Emèlie è stanca, lo vedo nei suoi occhi, ma sorride quando mi guarda. Le stringo la mano e la guido verso il divano, mentre metto giù i gemelli, che per ora dormono profondamente. Lei sospira, appoggiandosi con la schiena sui cuscini. "Non mi sembra vero di essere finalmente a casa," mormora.

Mi accuccio accanto a lei, accarezzando con delicatezza i capelli che le ricadono sulle spalle. "Siamo una squadra, ce la faremo," le dico, anche se, dentro di me, so che la notte potrebbe riservarci qualche sorpresa. E non mi sbaglio.

Verso le nove e mezza, proprio mentre stiamo iniziando a rilassarci, un piccolo lamento si trasforma rapidamente in un pianto disperato. Gabriel, il nostro piccolo terremoto, è il primo a rompere quel fragile silenzio. Emèlie mi guarda, con un misto di rassegnazione e tenerezza. Non fa in tempo ad alzarsi che anche Ines decide di unirsi a suo fratello. Il pianto raddoppia, e con esso il caos.

Emèlie si alza e prende Ines in braccio. Io mi occupo di Gabriel, che continua a scalciare con la faccia arrossata dal pianto. "Calmati, piccolino, siamo qui," gli sussurro, cercando di cullarlo con dolcezza. Ma nonostante le nostre braccia rassicuranti, il pianto non si placa.

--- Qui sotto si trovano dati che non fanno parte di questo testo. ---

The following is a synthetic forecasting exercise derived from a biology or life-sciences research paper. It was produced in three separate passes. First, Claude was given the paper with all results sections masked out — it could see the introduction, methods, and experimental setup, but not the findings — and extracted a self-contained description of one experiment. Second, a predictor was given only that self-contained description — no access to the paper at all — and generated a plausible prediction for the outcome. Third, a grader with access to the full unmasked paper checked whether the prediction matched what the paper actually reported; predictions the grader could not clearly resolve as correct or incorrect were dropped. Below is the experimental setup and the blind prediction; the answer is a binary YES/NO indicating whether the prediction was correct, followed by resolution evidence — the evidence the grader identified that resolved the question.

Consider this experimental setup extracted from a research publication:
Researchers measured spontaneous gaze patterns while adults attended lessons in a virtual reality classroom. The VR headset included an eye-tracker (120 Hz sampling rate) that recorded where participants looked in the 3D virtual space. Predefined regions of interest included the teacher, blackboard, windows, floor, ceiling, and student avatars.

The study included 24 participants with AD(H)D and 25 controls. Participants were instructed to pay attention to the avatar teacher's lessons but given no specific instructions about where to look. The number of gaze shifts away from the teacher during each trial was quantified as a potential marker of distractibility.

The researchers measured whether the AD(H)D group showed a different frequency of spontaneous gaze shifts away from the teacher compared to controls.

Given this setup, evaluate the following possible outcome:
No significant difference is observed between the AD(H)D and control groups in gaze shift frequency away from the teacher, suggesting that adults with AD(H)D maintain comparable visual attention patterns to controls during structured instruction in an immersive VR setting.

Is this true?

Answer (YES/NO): YES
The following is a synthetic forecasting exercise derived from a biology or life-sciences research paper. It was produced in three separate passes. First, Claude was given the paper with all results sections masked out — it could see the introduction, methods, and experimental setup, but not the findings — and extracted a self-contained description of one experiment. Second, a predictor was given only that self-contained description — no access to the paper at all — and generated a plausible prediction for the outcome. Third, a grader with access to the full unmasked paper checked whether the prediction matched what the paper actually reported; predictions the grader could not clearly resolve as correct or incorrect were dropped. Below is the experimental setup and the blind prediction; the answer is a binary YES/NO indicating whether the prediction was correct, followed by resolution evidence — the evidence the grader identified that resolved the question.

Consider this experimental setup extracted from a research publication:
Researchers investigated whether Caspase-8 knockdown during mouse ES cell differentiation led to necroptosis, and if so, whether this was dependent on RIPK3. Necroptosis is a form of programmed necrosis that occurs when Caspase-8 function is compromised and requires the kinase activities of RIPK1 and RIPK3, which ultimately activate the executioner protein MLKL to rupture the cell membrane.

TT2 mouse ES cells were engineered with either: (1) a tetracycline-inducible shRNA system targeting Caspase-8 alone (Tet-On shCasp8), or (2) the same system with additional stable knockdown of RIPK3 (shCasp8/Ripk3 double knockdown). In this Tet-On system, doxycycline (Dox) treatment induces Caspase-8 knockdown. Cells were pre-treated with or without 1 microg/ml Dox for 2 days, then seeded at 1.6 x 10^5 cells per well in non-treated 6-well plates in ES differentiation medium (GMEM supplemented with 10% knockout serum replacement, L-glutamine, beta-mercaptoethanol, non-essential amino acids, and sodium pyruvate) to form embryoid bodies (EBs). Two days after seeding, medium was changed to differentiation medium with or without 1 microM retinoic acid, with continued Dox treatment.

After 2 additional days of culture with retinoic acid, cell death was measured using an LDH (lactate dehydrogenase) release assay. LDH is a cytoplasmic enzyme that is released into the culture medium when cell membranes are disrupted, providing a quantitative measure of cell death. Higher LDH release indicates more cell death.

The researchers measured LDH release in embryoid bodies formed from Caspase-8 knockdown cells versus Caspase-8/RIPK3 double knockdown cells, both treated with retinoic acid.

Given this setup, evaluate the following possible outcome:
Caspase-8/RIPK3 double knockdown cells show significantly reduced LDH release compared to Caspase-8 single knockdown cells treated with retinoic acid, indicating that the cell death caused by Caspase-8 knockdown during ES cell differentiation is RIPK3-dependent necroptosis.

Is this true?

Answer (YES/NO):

E come se non bastasse, il lamento di Leonardo si aggiunge ai gemelli. Lo vedo alzarsi nel suo lettino, le lacrime che cominciano a rigargli le guance. Anche lui sente il cambiamento, la nuova dinamica che si è insinuata nella nostra famiglia. Vuole la sua mamma e il suo papà, vuole sapere che è ancora il nostro piccolo.

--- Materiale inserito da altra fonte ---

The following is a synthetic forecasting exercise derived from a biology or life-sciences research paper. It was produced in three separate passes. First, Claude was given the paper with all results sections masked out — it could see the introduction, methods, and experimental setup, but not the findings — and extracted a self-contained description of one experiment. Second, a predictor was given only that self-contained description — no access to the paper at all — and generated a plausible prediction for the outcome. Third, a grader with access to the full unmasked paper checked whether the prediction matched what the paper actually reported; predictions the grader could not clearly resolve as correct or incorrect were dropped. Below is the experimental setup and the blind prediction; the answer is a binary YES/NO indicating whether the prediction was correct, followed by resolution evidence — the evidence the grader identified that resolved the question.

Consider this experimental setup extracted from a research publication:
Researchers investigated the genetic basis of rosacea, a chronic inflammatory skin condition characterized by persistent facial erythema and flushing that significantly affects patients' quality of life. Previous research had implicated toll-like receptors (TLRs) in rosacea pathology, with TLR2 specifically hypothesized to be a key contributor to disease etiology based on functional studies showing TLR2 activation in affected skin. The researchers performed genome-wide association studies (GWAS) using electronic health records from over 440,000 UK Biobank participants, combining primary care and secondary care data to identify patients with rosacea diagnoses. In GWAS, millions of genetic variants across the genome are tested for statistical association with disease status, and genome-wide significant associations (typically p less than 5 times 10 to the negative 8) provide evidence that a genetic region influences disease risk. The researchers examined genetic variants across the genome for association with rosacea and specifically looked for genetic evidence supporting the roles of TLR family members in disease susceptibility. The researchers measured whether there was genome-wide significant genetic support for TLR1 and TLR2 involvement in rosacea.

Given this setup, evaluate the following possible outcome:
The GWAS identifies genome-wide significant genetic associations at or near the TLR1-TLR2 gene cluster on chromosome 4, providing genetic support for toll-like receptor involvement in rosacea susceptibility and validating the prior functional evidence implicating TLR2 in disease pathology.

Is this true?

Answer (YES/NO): NO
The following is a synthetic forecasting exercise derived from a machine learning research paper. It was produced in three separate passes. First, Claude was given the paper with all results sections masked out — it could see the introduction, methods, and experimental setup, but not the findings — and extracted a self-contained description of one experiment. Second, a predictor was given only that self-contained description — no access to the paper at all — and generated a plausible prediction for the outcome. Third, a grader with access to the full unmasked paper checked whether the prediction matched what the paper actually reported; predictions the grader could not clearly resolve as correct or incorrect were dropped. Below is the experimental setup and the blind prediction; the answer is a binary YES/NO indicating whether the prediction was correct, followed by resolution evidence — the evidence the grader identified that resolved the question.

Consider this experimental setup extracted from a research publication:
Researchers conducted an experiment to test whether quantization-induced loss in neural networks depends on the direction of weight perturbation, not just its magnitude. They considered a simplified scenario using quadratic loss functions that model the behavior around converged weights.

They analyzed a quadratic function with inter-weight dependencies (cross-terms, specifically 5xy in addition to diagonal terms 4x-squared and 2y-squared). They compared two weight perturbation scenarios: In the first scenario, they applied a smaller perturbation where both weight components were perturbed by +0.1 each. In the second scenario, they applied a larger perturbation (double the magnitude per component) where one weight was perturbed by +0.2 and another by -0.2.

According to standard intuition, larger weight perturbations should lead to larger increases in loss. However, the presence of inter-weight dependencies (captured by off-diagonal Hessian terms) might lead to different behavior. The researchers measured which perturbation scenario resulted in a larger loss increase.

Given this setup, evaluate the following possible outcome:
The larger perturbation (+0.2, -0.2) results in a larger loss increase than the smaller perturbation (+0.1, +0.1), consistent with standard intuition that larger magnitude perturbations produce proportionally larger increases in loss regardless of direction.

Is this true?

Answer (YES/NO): NO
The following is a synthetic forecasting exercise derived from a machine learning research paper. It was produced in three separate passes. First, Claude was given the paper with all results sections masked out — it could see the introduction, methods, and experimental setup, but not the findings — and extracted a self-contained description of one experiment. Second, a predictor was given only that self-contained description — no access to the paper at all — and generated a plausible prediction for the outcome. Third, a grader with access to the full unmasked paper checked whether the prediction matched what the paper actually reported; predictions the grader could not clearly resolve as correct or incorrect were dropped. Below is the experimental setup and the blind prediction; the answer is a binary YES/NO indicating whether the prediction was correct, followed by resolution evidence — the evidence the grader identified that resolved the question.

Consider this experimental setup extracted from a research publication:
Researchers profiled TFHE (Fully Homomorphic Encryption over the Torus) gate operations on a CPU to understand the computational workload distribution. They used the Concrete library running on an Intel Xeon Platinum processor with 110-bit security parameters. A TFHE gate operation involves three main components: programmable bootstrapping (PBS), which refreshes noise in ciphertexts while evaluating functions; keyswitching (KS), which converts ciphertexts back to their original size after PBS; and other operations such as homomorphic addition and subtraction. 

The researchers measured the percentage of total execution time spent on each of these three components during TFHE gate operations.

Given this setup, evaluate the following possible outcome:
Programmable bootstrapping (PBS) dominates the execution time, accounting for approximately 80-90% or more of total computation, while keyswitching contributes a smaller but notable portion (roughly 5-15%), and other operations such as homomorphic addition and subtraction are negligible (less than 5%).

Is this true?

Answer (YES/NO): NO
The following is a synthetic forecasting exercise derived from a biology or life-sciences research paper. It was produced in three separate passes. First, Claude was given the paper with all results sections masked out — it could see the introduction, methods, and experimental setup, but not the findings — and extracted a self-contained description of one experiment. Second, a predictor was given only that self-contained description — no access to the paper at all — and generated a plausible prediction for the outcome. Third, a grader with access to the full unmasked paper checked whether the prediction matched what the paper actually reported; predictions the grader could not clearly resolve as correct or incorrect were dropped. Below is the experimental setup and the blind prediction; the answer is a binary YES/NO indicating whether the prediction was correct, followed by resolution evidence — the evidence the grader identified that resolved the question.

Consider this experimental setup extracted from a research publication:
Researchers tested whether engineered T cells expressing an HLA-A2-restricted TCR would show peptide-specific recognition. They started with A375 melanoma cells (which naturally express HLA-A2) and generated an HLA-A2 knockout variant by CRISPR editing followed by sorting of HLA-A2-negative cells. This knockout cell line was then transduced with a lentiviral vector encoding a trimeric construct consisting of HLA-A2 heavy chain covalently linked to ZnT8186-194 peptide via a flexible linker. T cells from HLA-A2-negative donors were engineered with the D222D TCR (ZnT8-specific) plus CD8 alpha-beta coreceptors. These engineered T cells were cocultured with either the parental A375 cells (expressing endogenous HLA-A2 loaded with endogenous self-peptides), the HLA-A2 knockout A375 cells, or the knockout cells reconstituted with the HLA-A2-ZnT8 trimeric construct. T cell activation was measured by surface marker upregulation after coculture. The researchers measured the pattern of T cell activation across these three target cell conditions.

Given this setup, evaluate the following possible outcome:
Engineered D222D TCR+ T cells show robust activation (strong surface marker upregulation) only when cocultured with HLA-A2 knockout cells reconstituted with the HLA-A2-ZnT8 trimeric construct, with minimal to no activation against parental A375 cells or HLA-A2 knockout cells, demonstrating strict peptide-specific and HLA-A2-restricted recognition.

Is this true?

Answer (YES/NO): YES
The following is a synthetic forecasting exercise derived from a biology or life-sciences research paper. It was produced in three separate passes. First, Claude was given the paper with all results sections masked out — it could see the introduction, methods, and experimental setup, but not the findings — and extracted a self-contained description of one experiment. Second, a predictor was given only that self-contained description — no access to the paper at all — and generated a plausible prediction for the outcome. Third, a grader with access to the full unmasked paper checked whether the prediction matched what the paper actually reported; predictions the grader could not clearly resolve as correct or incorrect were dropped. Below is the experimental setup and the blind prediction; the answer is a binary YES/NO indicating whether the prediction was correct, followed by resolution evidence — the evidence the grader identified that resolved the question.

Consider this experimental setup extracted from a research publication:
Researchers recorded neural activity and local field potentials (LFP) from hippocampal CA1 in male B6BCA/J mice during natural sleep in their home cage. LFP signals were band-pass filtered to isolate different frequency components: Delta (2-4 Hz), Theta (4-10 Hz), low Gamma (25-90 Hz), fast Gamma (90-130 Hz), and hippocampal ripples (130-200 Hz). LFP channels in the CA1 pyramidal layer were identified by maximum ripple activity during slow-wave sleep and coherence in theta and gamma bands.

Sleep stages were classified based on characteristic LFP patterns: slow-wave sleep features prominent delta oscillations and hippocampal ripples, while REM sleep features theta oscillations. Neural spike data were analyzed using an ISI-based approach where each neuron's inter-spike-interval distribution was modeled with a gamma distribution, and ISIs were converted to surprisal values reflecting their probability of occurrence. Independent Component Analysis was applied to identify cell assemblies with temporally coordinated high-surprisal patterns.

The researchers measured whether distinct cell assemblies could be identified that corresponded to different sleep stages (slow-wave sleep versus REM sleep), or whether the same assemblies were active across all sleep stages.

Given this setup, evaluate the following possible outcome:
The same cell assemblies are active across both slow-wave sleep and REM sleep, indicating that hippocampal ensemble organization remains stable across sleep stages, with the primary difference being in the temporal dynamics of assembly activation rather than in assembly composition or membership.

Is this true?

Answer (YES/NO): NO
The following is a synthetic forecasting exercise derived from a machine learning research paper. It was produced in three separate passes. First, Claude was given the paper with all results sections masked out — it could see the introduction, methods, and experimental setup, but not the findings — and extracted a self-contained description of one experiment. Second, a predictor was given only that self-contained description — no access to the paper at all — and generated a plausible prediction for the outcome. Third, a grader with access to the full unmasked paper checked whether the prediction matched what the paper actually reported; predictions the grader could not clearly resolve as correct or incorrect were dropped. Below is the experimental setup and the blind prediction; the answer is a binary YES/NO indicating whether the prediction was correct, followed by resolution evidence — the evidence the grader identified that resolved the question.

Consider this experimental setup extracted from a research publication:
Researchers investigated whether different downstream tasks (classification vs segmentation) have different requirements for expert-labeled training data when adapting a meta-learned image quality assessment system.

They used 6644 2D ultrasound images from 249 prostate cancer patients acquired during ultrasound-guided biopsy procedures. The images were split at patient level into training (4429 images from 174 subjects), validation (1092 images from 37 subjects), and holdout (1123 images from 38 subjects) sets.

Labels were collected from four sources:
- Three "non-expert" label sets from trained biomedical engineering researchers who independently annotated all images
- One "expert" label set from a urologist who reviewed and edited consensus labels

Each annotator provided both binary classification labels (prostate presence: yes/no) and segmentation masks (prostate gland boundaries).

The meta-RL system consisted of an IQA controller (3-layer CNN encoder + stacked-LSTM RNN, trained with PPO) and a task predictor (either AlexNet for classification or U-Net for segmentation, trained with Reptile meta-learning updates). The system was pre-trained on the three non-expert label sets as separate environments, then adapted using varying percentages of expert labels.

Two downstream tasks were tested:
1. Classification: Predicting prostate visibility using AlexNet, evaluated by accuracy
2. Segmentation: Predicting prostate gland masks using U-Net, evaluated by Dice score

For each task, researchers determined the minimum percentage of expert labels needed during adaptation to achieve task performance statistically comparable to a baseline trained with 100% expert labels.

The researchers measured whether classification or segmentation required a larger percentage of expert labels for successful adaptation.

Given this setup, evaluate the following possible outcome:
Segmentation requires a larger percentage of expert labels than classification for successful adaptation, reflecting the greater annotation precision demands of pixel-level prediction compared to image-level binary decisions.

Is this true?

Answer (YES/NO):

Ci scambiamo uno sguardo complice, io ed Emèlie. Nessuno dei due ha bisogno di parlare per sapere cosa fare. "Mettiamoli tutti nel nostro letto," le dico con un sorriso rassegnato, e lei annuisce.

Raccogliamo i bambini uno per uno e li portiamo nella nostra camera. Sistemo Leonardo al centro del letto, mentre Emèlie si sdraia con Ines tra le braccia. Io mi metto dall'altro lato, con Gabriel, che sembra iniziare a calmarsi, ma non del tutto. Il letto è pieno di piccoli corpi che si agitano, e per un attimo, mi chiedo come riusciremo a dormire in tutto questo caos.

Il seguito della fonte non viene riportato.